The coalition, made up of Star Valley and Diamond Point Shadows residents, is conducting a petition drive to incorporate the Diamond Star area in hopes of better addressing dibs on the area's water supply.

Town Manager Fred Carpenter, Public Works Director Buzz Walker, Hydrologist Mike Ploughe, and Deputy Town Attorney Tim Wright along with the coalition, represented by President Bill Rappaport, Diamond Star Fire Chief Gary Hatch, attorney and Star Valley resident Art Lloyd, and Benjamin were among the participants of the meeting Monday at Payson Town Hall.

Town isn't budging

Contrary to early reports, coalition members said the town never offered to endorse the incorporation of Diamond Star, or to abandon either the annexation of the area or its intention to take water.

"They mentioned they would still be opposed to us incorporating," Benjamin said. "We're hoping they will change their minds on that, but we don't know why they would. There's nothing we can go to the bargaining table with."

Both sides characterized the meeting as an exchange of information, but Carpenter was much more optimistic.

"We had, I thought, a very nice discussion," he said. "It lasted two hours and 45 minutes."

While the town manager declined to discuss specifics of the meeting, he said the quantity of water the town planned to pipe out of Star Valley was clarified.

"They thought we were going to be bringing 3,000 gallons per minute (out of Star Valley), when in actuality it's around 600 -- a heck of a lot less," Carpenter said. "And we told them we would practice safe yield there just the same as we do anywhere else."

Neither is coalition

But Benjamin said the coalition hasn't learned anything new.

"We're getting tired of them saying we're misinformed," he said. "Our information comes from (credible sources); we're not making it up.

"The town isn't willing to give us information to say, ‘No, that's wrong, here's the documents,' so we felt meeting with them would help us better understand what their plans are, and for them to better understand what ours are."

Ultimately, Benjamin said the coalition left with the same issues with which they entered the meeting.

"We understand their plans are to pursue getting water, and our plans are to pursue incorporating," Benjamin said.

No councilors allowed

The coalition was also upset with Councilor Dick Reese's absence, Benjamin said. Reese made it clear he wanted to attend the meeting, but was told not to by Mayor Barbara Brewer at last Thursday's council meeting.

"I called the mayor on Friday because we thought we should have at least two council people there to sit in and witness this, and she was irate," Rappaport said. "She basically hung up on me."

Brewer said that's not the way it happened.

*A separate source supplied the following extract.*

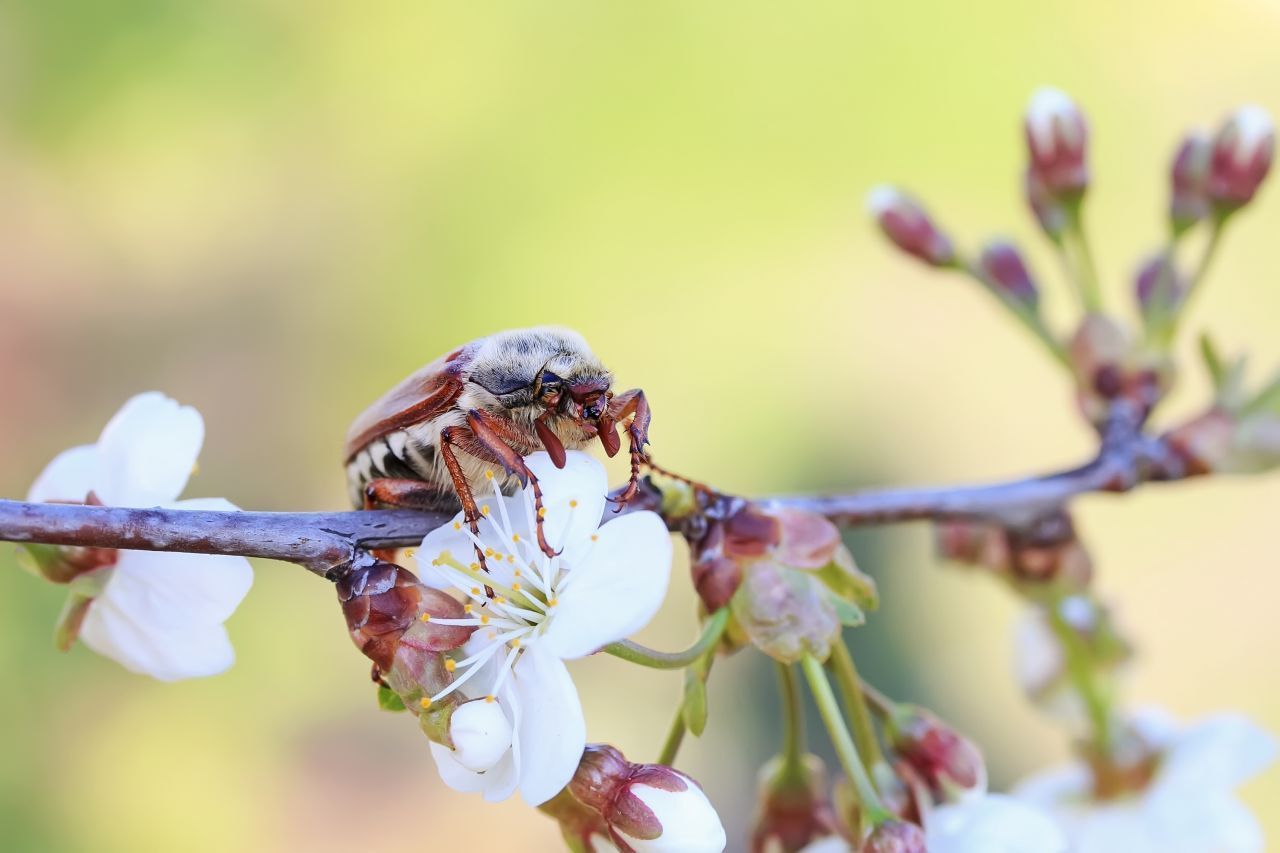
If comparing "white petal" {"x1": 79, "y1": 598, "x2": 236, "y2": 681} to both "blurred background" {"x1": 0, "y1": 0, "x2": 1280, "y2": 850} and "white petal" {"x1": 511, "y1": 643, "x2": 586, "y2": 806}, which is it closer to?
"white petal" {"x1": 511, "y1": 643, "x2": 586, "y2": 806}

"I just told him, ‘No, it was a decision of the council,'" she said. "They didn't want any council members there, and there was nothing else to say."

Despite the coalition's misgivings about the meeting, Benjamin said he was "cautiously optimistic" about promises the town made to provide them with more information.

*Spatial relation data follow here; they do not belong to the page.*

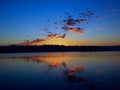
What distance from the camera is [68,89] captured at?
1093 cm

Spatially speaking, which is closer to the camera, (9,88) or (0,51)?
(9,88)

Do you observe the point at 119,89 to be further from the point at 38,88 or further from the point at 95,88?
the point at 38,88

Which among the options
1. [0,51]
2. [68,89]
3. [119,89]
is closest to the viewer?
[119,89]

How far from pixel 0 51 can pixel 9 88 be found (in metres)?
115

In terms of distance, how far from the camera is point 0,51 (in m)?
121

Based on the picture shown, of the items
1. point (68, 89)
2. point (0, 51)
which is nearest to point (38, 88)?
point (68, 89)

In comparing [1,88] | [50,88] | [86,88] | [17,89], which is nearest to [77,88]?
[86,88]

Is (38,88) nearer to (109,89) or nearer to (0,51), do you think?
(109,89)

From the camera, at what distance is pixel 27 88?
442 inches

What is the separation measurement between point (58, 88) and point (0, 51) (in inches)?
4543

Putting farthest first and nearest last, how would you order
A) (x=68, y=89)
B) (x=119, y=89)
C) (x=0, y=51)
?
(x=0, y=51)
(x=68, y=89)
(x=119, y=89)

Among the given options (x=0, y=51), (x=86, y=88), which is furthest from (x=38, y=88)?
(x=0, y=51)

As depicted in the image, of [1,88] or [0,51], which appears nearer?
[1,88]

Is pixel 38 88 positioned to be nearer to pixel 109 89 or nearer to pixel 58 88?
pixel 58 88
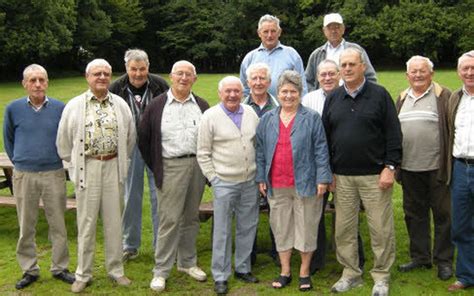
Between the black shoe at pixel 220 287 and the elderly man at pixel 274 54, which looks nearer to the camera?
the black shoe at pixel 220 287

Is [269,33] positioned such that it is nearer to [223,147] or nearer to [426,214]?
[223,147]

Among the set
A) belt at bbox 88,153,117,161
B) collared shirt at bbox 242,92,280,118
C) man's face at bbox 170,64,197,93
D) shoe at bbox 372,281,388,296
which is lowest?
shoe at bbox 372,281,388,296

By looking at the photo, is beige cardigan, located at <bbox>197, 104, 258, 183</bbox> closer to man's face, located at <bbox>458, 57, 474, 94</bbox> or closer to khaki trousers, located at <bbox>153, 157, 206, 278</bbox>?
khaki trousers, located at <bbox>153, 157, 206, 278</bbox>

"We have a municipal attorney on staff and we now have a hydrologist and these reports are going down to him," Benjamin said. "He's going through them and dissecting them and coming back to us with a recommendation."

Carpenter hopes the two sides will continue to talk.

"I think they have some things to check out and so do I, and we'll probably get back together again and meet next week or something," he said.

Horton's track record

Some members of the coalition have questioned Horton's track record as a developer. A search of the Arizona Superior Court's documentation produced at least 10 lawsuits he has been involved in over the past 15 years.

Horton characterized the coalition's actions as "a personal attack," noting that lawsuits are a part of being a developer. Some of the litigation, he added, came out of the savings and loan crash of the late 1980s and early 1990s when the Resolution Trust Corporation declined to honor commitments to developers.

Horton said he is only the president of Terra Capital Group, and therefore his personal history as a developer should have no bearing on the project.

Carpenter agreed.

"I haven't looked into (Horton's background)," he said. "If they fulfill their end, I don't think it matters too much."

Coalition website

The Diamond Star Water Coalition's website, located at www.diamondstar.org, is now up and running.